Author

Haoran Gao

Advisor

Chang, Sam K. C.

Committee Member

Bechtel, Peter J.

Committee Member

Mahmoud, Barakat S. M.

Committee Member

Nannapaneni, Ramakrishna

Date of Degree

1-1-2016

Document Type

Graduate Thesis - Open Access

Major

Food Science and Technology

Degree Name

Master of Science

Department

Department of Food Science, Nutrition and Health Promotion

Abstract

Proteins in catfish by-products were extracted by two methods: Alkaline extraction (AE) and salt extraction (SE). Properties of the fish protein isolate (FPI) were measured by protein yield and content, moisture content, SDS-PAGE protein patterns, color and texture profile, and compared with commercial surimi products.
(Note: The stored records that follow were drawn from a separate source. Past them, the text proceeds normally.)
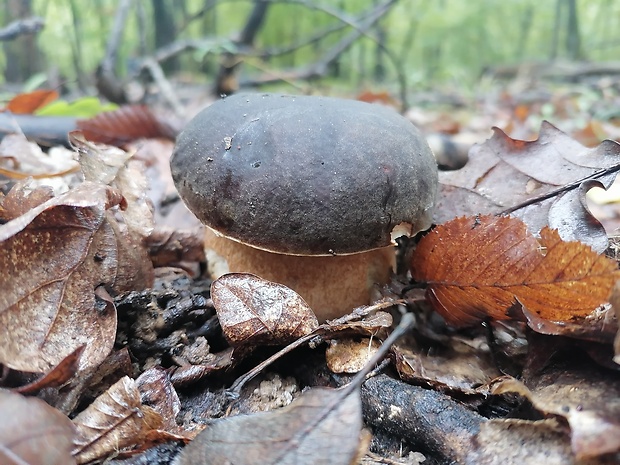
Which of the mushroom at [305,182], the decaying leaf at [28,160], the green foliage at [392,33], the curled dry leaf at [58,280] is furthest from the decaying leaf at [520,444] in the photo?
the green foliage at [392,33]

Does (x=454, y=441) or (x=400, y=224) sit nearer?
(x=454, y=441)

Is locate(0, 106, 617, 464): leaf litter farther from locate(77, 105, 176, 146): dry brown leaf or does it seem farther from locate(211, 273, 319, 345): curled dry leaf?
locate(77, 105, 176, 146): dry brown leaf

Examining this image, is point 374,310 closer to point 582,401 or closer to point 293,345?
point 293,345

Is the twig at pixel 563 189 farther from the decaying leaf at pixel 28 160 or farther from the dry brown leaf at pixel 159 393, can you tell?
the decaying leaf at pixel 28 160

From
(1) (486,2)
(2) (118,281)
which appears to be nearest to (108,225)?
(2) (118,281)

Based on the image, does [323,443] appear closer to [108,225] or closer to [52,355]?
[52,355]
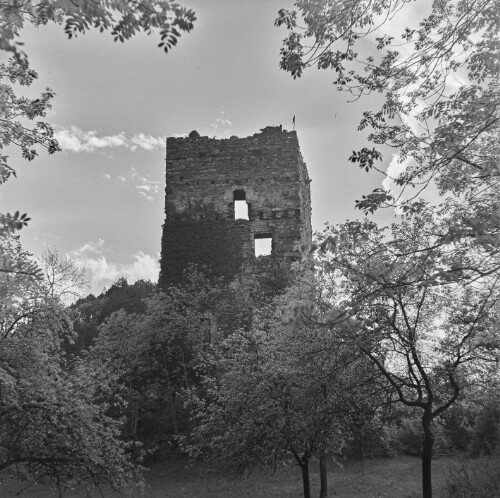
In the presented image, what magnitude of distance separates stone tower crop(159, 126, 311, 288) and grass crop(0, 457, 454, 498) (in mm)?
8934

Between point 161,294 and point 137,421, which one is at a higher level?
point 161,294

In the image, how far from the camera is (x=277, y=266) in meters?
27.5

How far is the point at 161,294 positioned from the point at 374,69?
20.4 metres

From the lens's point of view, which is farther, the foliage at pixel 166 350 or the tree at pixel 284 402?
the foliage at pixel 166 350

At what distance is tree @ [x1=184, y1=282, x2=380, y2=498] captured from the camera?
13312 millimetres

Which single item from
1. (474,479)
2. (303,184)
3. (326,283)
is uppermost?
(303,184)

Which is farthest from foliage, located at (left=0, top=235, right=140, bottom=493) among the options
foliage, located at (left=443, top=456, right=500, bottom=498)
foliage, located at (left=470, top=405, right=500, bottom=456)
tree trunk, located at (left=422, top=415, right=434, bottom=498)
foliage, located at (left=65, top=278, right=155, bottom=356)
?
foliage, located at (left=65, top=278, right=155, bottom=356)

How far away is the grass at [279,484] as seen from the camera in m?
19.2

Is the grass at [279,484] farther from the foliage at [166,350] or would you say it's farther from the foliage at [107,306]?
the foliage at [107,306]

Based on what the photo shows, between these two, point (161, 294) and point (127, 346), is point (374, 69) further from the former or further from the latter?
point (127, 346)

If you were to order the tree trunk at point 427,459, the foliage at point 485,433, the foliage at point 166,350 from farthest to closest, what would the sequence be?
the foliage at point 166,350
the foliage at point 485,433
the tree trunk at point 427,459

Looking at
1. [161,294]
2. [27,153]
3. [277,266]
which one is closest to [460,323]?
[27,153]

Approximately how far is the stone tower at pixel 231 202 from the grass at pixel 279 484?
29.3ft

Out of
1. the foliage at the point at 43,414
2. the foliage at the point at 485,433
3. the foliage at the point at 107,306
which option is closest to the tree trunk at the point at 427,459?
the foliage at the point at 43,414
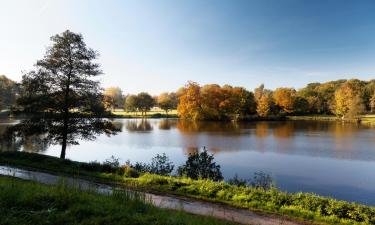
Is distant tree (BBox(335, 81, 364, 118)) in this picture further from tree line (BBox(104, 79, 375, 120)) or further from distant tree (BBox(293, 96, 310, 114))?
distant tree (BBox(293, 96, 310, 114))

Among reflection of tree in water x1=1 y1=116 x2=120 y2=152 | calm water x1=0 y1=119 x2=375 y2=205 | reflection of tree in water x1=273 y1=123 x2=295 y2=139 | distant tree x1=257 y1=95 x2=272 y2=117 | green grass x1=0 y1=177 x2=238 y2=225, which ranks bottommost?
calm water x1=0 y1=119 x2=375 y2=205

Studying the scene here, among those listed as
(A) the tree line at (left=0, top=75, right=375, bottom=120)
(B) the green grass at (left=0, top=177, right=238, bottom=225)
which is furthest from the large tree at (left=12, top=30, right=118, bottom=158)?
(A) the tree line at (left=0, top=75, right=375, bottom=120)

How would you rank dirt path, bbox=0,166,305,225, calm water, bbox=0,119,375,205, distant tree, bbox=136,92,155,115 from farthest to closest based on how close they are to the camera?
1. distant tree, bbox=136,92,155,115
2. calm water, bbox=0,119,375,205
3. dirt path, bbox=0,166,305,225

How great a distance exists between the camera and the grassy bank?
39.1 ft

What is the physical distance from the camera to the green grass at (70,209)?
601cm

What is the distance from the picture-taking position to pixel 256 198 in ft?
44.2

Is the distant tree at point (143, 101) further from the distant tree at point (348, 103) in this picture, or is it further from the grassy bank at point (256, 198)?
the grassy bank at point (256, 198)

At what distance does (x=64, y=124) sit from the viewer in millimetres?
22688

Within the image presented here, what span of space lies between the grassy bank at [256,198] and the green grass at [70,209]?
20.2 feet

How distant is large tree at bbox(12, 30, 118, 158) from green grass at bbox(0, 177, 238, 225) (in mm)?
15453

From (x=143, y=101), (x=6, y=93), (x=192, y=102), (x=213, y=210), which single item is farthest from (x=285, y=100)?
(x=213, y=210)

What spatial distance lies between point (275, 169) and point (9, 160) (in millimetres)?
18815

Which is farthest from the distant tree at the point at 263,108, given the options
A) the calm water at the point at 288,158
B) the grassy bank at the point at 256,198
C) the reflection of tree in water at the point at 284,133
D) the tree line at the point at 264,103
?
the grassy bank at the point at 256,198

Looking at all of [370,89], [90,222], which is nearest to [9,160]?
[90,222]
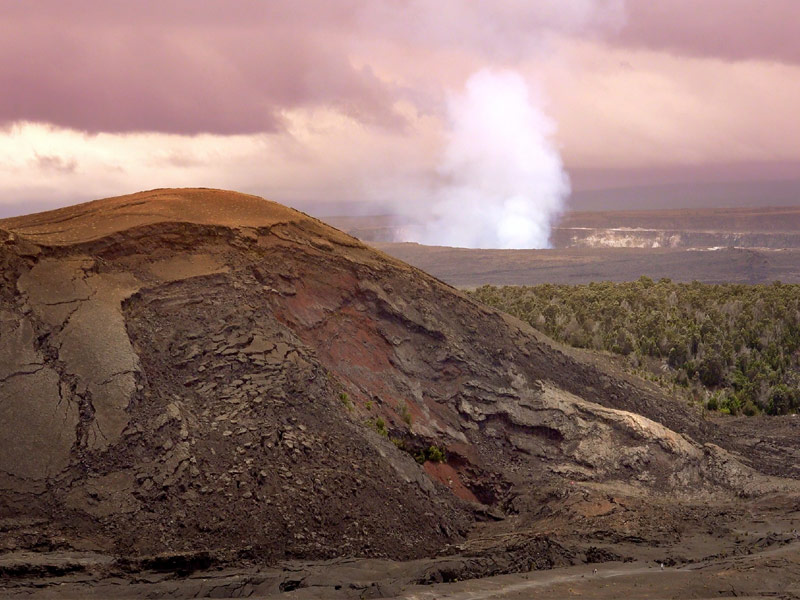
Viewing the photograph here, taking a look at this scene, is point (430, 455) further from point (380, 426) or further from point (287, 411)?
point (287, 411)

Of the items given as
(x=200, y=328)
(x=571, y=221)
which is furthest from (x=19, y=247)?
(x=571, y=221)

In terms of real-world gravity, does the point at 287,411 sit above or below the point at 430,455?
above

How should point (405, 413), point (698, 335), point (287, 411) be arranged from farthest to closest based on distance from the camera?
point (698, 335) < point (405, 413) < point (287, 411)

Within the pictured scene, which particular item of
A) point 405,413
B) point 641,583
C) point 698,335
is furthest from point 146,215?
point 698,335

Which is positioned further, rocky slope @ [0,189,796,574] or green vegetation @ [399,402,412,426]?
green vegetation @ [399,402,412,426]

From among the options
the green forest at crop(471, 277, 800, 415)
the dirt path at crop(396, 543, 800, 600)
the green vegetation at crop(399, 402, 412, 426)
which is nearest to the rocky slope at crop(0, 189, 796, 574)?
the green vegetation at crop(399, 402, 412, 426)

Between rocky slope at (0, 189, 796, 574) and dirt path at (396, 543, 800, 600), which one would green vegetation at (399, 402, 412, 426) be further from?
dirt path at (396, 543, 800, 600)
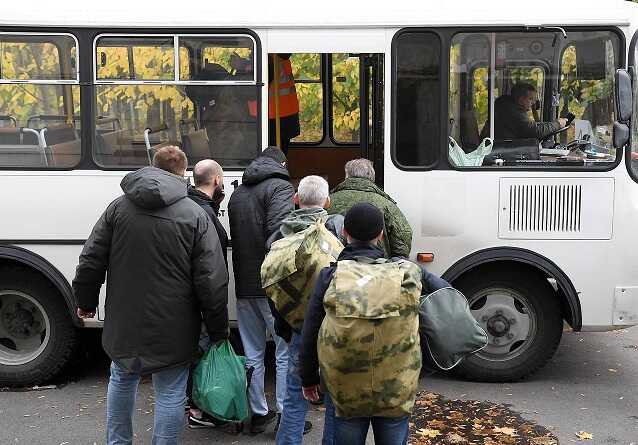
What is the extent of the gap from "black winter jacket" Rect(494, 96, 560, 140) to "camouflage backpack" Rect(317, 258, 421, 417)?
291cm

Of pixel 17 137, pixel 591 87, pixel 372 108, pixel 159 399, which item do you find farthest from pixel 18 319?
pixel 591 87

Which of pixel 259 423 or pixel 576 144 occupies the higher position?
pixel 576 144

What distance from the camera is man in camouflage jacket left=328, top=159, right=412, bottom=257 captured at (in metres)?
5.94

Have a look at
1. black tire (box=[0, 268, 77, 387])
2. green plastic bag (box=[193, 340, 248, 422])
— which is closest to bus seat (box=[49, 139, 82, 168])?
black tire (box=[0, 268, 77, 387])

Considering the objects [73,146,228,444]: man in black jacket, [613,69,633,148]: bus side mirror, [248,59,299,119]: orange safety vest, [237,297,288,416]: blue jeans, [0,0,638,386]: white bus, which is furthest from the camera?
[248,59,299,119]: orange safety vest

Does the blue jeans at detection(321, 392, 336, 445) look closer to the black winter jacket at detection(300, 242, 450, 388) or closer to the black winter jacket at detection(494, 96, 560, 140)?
the black winter jacket at detection(300, 242, 450, 388)

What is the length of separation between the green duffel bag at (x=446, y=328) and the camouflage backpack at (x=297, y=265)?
0.66 metres

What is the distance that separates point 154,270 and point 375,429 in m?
1.39

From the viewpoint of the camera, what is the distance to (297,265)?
463cm

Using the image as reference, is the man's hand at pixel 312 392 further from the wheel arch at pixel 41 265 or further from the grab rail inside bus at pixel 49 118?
the grab rail inside bus at pixel 49 118

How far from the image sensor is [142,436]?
6043mm

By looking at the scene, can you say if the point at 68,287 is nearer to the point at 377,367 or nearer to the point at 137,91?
the point at 137,91

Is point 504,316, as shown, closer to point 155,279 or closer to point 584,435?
point 584,435

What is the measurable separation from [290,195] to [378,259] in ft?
6.27
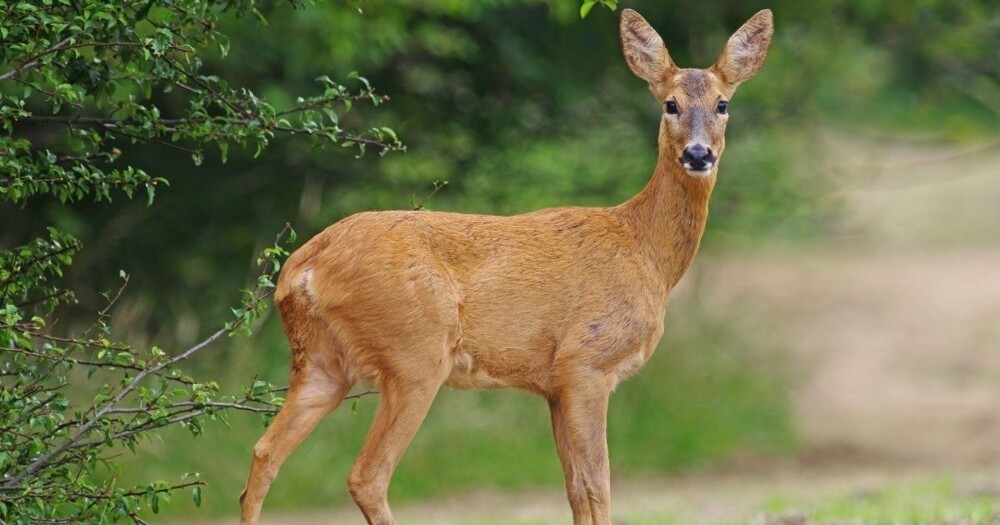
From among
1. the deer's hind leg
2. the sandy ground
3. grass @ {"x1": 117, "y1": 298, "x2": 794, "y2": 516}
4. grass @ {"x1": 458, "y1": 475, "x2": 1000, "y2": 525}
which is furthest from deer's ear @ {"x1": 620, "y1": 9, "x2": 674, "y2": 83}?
grass @ {"x1": 117, "y1": 298, "x2": 794, "y2": 516}

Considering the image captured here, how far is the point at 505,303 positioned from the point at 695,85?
132 centimetres

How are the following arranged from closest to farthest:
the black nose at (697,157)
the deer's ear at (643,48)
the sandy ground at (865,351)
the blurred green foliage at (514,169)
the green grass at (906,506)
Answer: the black nose at (697,157)
the deer's ear at (643,48)
the green grass at (906,506)
the sandy ground at (865,351)
the blurred green foliage at (514,169)

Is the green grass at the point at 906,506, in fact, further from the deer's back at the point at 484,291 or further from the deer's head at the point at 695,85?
the deer's head at the point at 695,85

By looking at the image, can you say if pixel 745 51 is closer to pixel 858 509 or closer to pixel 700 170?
pixel 700 170

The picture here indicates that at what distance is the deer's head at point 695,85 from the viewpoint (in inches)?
263

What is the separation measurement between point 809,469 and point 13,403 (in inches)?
363

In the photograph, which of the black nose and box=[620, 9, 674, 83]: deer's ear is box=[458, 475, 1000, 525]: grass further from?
box=[620, 9, 674, 83]: deer's ear

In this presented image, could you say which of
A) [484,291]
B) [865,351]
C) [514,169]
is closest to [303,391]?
[484,291]

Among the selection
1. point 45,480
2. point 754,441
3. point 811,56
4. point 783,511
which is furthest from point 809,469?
point 45,480

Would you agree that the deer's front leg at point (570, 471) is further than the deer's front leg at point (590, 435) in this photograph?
Yes

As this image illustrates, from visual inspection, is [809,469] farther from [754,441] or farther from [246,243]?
[246,243]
Our results showed that catfish frame had higher protein yield and color similarity with commercial products than the head; AE-FPI had higher yield and gel strength than SE-FPI; SDS-PAGE protein patterns of FPI from catfish frame by SE method was comparable with commercial surimi products. Based on the results, further optimization of the recovery yield of protein extracted by alkaline extraction method, and effect of microbial transglutaminase (MTGase) on gelation properties under various concentration and reaction time was investigated. Results indicate that the protein yield reached up to 60%, and the addition of MTGase in protein isolate effectively improved the gel forming ability.